The Power Behind Data: Historical Data Analysis of a Biopharmaceutical Process (2021-EU-30MP-759)

1 Kudo

Level: Beginner

Anne-Catherine Portmann, USP Development Scientist, Lonza
Sven Steinbusch, Senior Project & Team Leader, Microbial Development Service USP, Lonza

Often, the analysis of big data is considered to be essential in the fourth big industrial revolution – the “Data-Based Industrial Revolution” or “Industry 4.0.” However, handling the challenge of unstructured data or a less than in-depth investigation of data prevent using the full potential of the existing knowledge. In this presentation we offer a structured data handling approach based on the “tidy data principle,” which allowed us to efficiently study the data from more than 80 production batches.
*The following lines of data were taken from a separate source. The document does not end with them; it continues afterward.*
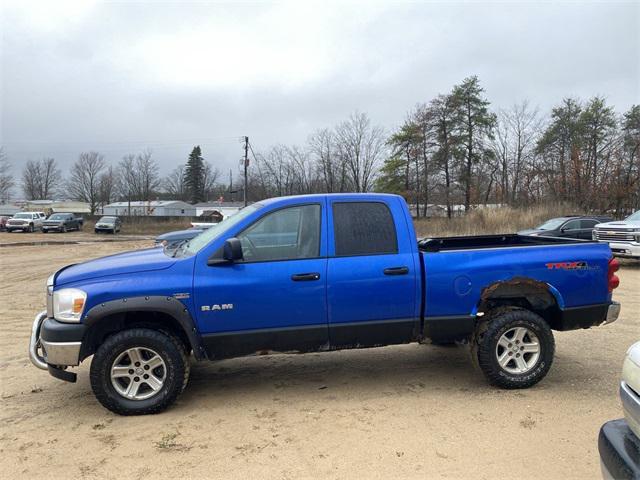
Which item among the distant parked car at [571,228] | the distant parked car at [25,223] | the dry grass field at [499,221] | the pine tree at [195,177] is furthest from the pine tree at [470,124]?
the pine tree at [195,177]

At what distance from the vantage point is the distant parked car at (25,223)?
135 feet

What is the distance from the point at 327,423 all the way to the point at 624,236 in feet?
45.8

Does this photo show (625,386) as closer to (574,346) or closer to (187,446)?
(187,446)

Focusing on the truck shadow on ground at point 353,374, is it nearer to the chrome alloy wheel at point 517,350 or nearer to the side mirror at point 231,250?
the chrome alloy wheel at point 517,350

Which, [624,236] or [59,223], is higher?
[59,223]

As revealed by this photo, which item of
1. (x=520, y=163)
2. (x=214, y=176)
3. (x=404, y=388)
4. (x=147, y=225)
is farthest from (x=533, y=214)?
(x=214, y=176)

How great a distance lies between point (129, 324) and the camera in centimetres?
421

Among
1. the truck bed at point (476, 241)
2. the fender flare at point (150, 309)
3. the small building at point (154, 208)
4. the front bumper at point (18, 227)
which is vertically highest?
the small building at point (154, 208)

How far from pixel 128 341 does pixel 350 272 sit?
1.99 metres

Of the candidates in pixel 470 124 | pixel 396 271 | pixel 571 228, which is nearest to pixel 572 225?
pixel 571 228

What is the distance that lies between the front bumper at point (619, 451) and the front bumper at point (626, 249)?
45.4 ft

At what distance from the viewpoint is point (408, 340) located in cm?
450

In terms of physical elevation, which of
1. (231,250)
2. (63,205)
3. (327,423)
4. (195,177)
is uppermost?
(195,177)

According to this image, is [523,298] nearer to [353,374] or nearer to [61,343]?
[353,374]
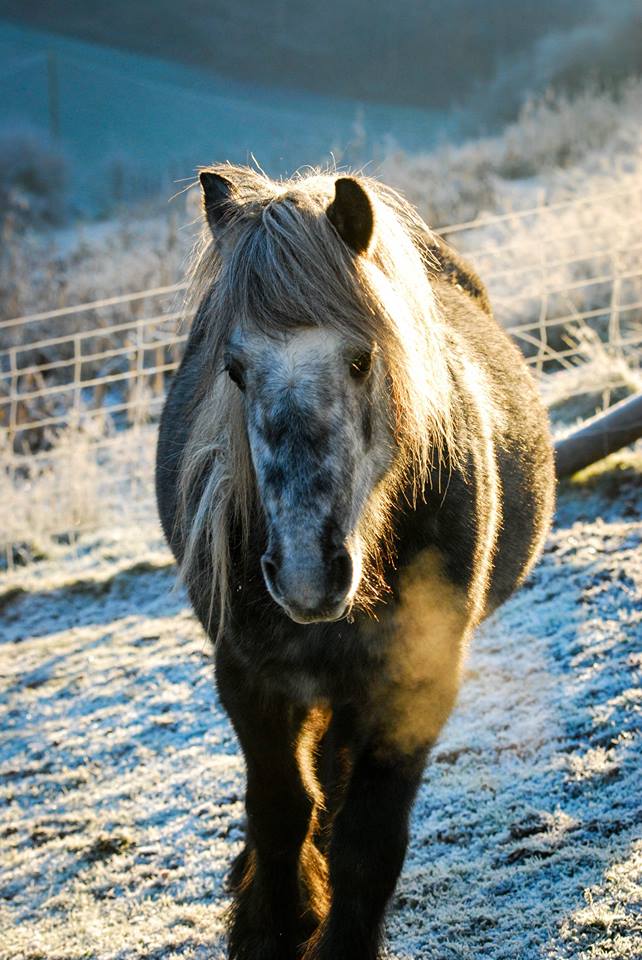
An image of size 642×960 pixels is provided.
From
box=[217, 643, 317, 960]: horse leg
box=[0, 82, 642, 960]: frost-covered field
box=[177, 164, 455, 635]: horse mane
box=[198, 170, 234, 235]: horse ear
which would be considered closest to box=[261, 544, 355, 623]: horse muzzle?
box=[177, 164, 455, 635]: horse mane

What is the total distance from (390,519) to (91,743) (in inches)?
89.7

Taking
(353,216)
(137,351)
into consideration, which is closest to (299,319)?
(353,216)

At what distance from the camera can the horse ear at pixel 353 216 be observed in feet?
6.96

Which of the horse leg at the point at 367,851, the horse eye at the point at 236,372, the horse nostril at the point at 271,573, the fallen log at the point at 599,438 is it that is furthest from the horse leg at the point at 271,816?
the fallen log at the point at 599,438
The results of different statistical analyses (e.g. predictor screening, machine learning or PLS) were used in combination with existing process knowledge to improve the overall product yield. With the newly created knowledge, we were able to identify certain process steps that have a significant impact on the product yield. Additionally, several models demonstrated that the overall product yield can be improved up to 26 percent by the adaptation of different process parameters.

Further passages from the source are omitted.